Work to be completed: From the guest post about the Hallelujah Chorus below, pull out word for word the part that opens with the words containing "I am not so" and closes with "to early Christianity.".

Selected extract:
- - - -
Hallelujah Chorus at Christmas (2): A Guest Post

In response to my previous post, my friend and former student Susan Jaeger offers the following thoughtful take on the Hallelujah Chorus during Advent and Christmas:

I am aware that the Hallelujah Chorus is not part of the Advent/Christmas section of Messiah (though most performances of Messiah that I have heard during Advent have included the entire work). What I appreciated about the video clip [of the flash mob in Canada singing the Hallelujah Chorus] was that, in the midst of the peak time for pre-Christmas shopping madness, the juxtaposition of the Hallelujah Chorus with all the shopping-mall corporate logos made me think of something Tom Wright might say: if Jesus is Lord, then Mammon is not.

I am not so naive as to assume that the same thought was in the minds of all the singers. Obviously it is impossible to know what their various motivations might have been. It’s just that my own thoughts and motivations are muddled often enough that it is hard to judge others. I found it to be a lovely performance musically. People singing about Jesus as Lord, in the middle of the “Agora,” seemed to me to be a worthy confrontation with paganism, at least slightly akin to early Christianity.
- - - -
Data provided:
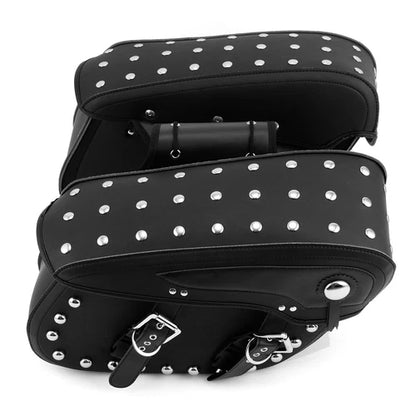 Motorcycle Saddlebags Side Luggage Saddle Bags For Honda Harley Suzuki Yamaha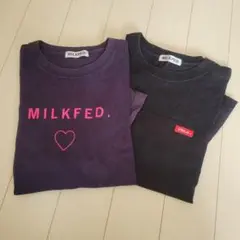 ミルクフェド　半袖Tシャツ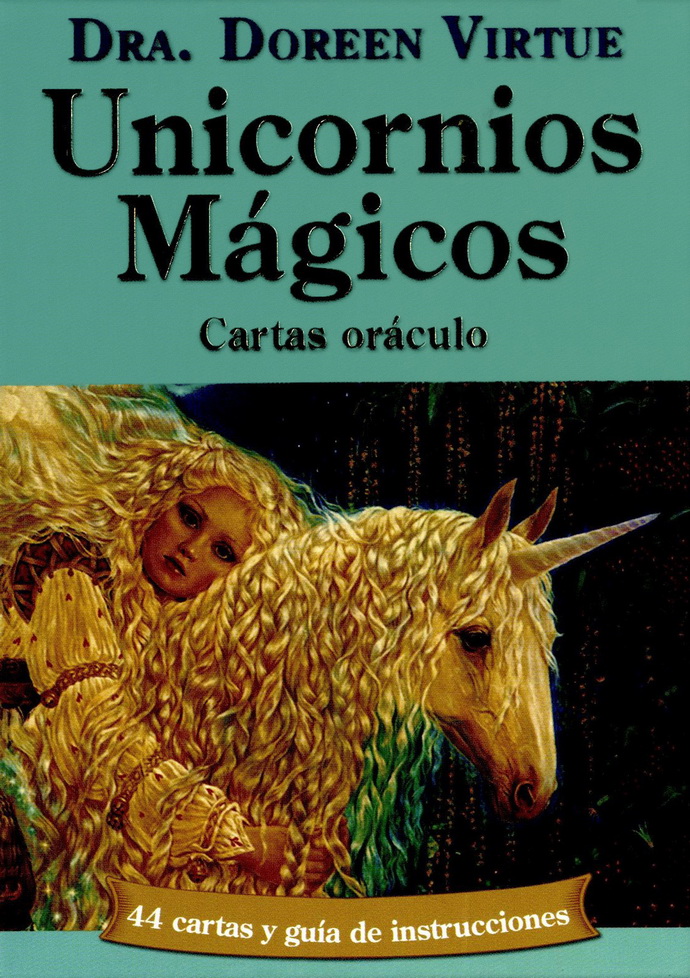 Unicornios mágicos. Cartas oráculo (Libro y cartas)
- - - -
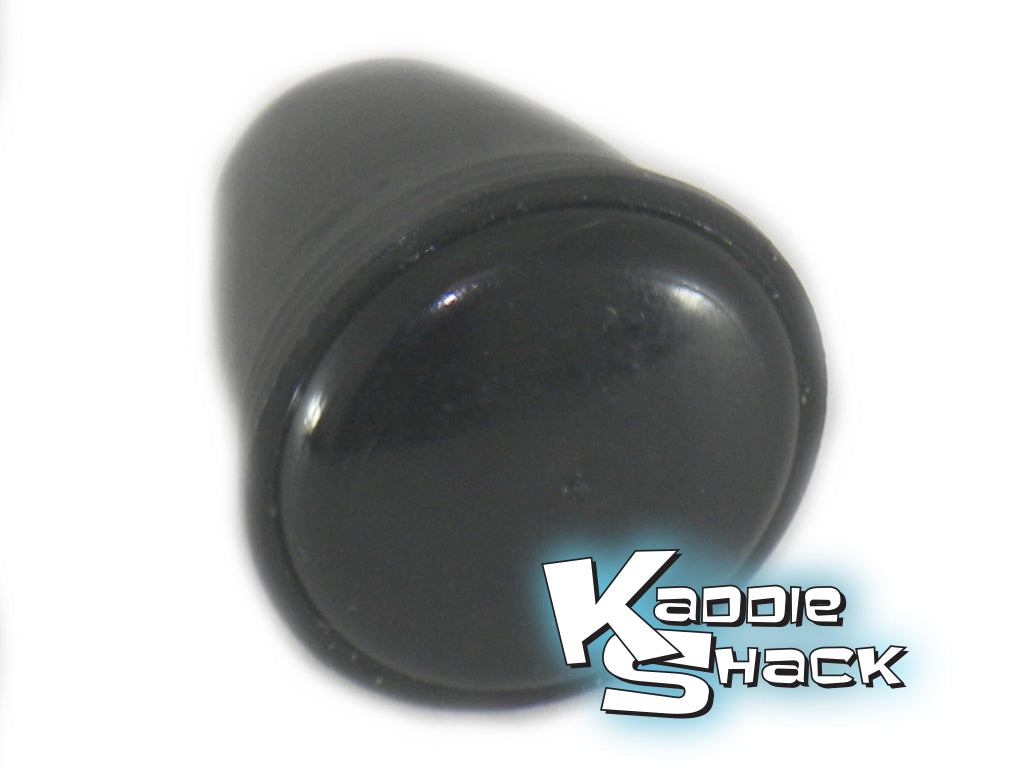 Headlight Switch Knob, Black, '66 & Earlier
- - - -
Solution to this problem:
I am not so naive as to assume that the same thought was in the minds of all the singers. Obviously it is impossible to know what their various motivations might have been. It’s just that my own thoughts and motivations are muddled often enough that it is hard to judge others. I found it to be a lovely performance musically. People singing about Jesus as Lord, in the middle of the “Agora,” seemed to me to be a worthy confrontation with paganism, at least slightly akin to early Christianity.